Pandora Media Inc (NYSE:P) is buying a physical radio station, though not WKRP of sitcom fame. Can the Internet radio pioneer save itself by going back to the old way of doing things?
Opening the Box
Pandora Media Inc (NYSE:P) is probably the best known of the Internet “radio” stations, streaming personalized radio stations to its 200 million users. The company has a database of music that it has coded with markers that show how each song is interrelated. A customer puts in a song or artist that they like and then the database starts streaming music with similar markers.
The free version of Pandora Media Inc (NYSE:P) is supported by advertising. The music streamed to paid subscribers isn’t interrupted by ads. Although very similar to a regular radio station, it offers far more personalization. Pandora Media Inc (NYSE:P) offers both a desirable and technologically interesting service.
The Pressure is on
That said, there’s nothing special about streaming music, which is why me-too services have been popping up. Now, however, Pandora Media Inc (NYSE:P) faces a notable threat from Apple Inc. (NASDAQ:AAPL), which is launching iTunes Radio. Up until now, Internet radio stations largely had to be sought out, just like Pandora. With Apple Inc. (NASDAQ:AAPL) providing a native app for radio, many of Pandora’s customers are going to have an easy alternative already installed on their Apple devices.
For Apple, the allure is clear–it increases the company’s services and advertising revenue. That’s a more annuity-like stream of income and it shifts the company away from a reliance on bringing out hot new tech toys to support the top and bottom lines. Also it helps protect, and perhaps grow, the company’s online music sales since iTunes and iTunes Radio will be tightly connected.

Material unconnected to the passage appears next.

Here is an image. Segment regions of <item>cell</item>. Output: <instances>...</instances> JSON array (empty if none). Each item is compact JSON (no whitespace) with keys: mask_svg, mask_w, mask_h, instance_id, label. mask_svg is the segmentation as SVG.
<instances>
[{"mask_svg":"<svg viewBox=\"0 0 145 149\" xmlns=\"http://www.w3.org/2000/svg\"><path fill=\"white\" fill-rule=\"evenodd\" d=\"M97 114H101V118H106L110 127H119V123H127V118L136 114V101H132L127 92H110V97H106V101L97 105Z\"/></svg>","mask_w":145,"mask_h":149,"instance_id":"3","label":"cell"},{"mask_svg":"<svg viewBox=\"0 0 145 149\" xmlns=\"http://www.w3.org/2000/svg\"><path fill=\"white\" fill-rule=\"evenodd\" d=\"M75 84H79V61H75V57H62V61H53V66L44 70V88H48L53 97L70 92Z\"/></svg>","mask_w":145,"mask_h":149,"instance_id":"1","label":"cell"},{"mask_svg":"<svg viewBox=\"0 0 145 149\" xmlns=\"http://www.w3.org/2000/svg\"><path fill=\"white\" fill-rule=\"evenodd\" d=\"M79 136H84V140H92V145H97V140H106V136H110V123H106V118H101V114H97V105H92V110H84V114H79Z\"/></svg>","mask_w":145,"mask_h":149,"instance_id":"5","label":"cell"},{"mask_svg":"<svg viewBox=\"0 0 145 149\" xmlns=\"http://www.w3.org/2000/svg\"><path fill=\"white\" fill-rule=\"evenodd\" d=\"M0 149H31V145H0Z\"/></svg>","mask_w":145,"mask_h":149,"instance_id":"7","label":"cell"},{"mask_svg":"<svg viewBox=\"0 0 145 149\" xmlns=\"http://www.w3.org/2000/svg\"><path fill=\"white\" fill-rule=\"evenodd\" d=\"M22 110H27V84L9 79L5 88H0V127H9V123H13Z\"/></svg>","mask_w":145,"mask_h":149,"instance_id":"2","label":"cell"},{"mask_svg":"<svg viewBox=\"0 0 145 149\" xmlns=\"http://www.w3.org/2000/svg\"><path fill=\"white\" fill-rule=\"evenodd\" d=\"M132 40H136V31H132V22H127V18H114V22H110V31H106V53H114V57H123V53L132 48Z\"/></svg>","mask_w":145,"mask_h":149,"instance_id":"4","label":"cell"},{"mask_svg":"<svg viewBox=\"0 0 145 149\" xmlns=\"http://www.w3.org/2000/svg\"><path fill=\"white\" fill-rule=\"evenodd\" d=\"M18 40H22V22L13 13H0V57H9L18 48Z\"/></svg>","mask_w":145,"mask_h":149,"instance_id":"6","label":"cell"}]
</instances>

Don’t look for iTunes Radio to change Apple Inc. (NASDAQ:AAPL)’s business when it finally gets launched later this year. However, it is an important step in the company’s transition from a fast growth to a more mature, and likely slower growth, entity. Still, with a solid top line, robust bottom line, and a share price still well off of its highs, Apple stock could be a good turnaround option. And the around 2.8% dividend yield and stock buyback plans pay investors to stick around.
Not Making Money
If Pandora Media Inc (NYSE:P) were profitable, the Apple threat would be less daunting. Although the company’s top line has grown each year, so too has the size of its loss. That’s not a sustainable trend. While iTunes Radio won’t put Pandora out of business, it certainly won’t help the money losing operation.
The purchase of KXMZ-FM in Rapid City South Dakota is an attempt to cut costs, or least keep them in check. Because Pandora is an online only service, it has to pay higher rates for the music it plays. That puts it at a competitive disadvantage to competitors who have both a physical presence and an online presence.